### WHAT THIS TASK INVOLVES
Write out all of the entries below word for word, leaving out the pictures.

Image-linked spatial questions:
○ ○ ○ ○ ○

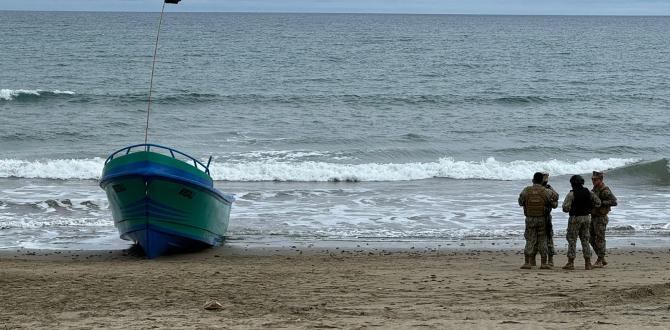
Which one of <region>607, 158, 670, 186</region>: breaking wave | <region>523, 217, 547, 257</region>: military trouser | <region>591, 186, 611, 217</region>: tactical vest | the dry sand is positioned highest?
<region>607, 158, 670, 186</region>: breaking wave

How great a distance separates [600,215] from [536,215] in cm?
104

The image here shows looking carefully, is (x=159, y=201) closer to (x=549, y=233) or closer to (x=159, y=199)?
(x=159, y=199)

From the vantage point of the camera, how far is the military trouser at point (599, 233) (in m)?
12.6

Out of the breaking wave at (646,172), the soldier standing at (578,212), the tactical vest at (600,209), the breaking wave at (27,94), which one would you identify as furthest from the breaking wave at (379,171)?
the breaking wave at (27,94)

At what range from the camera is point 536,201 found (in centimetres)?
1213

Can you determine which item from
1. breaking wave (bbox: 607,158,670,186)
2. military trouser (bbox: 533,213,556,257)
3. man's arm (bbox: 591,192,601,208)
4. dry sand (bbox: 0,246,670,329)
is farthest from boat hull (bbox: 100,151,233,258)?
breaking wave (bbox: 607,158,670,186)

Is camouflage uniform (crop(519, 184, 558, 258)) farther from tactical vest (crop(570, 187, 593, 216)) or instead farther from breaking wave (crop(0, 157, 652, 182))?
breaking wave (crop(0, 157, 652, 182))

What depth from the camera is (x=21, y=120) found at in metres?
33.4

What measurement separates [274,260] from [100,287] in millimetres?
3470

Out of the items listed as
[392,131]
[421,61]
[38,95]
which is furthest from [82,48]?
[392,131]

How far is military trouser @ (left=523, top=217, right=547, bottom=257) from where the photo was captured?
40.2 feet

○ ○ ○ ○ ○

### RESPONSE BELOW
Which one of <region>607, 158, 670, 186</region>: breaking wave | <region>523, 217, 547, 257</region>: military trouser | <region>591, 186, 611, 217</region>: tactical vest | the dry sand is positioned highest?
<region>607, 158, 670, 186</region>: breaking wave

How great a distance separates [600,215] from [536,215] in cm?
104

The image here shows looking carefully, is (x=159, y=201) closer to (x=549, y=233) or closer to (x=159, y=199)?
(x=159, y=199)

From the vantage point of the camera, how far is the military trouser at point (599, 233) (in m)?
12.6

Out of the breaking wave at (646,172), the soldier standing at (578,212), the tactical vest at (600,209), the breaking wave at (27,94), which one would you identify as furthest from the breaking wave at (379,171)?
the breaking wave at (27,94)

At what range from the camera is point 536,201 found (in centimetres)?
1213

Can you determine which item from
1. breaking wave (bbox: 607,158,670,186)
2. military trouser (bbox: 533,213,556,257)
3. man's arm (bbox: 591,192,601,208)
4. dry sand (bbox: 0,246,670,329)
is farthest from boat hull (bbox: 100,151,233,258)?
breaking wave (bbox: 607,158,670,186)

Is camouflage uniform (crop(519, 184, 558, 258)) farther from tactical vest (crop(570, 187, 593, 216)) or instead farther from breaking wave (crop(0, 157, 652, 182))?
breaking wave (crop(0, 157, 652, 182))

What depth from the camera is (x=21, y=120) found at in metres?
33.4

What measurement separates [274,260] from [100,287] in millimetres?
3470

Out of the items listed as
[392,131]
[421,61]
[38,95]
which is furthest from [82,48]?
[392,131]

How far is military trouser @ (left=523, top=217, right=547, bottom=257) from where the photo was captured?
40.2 feet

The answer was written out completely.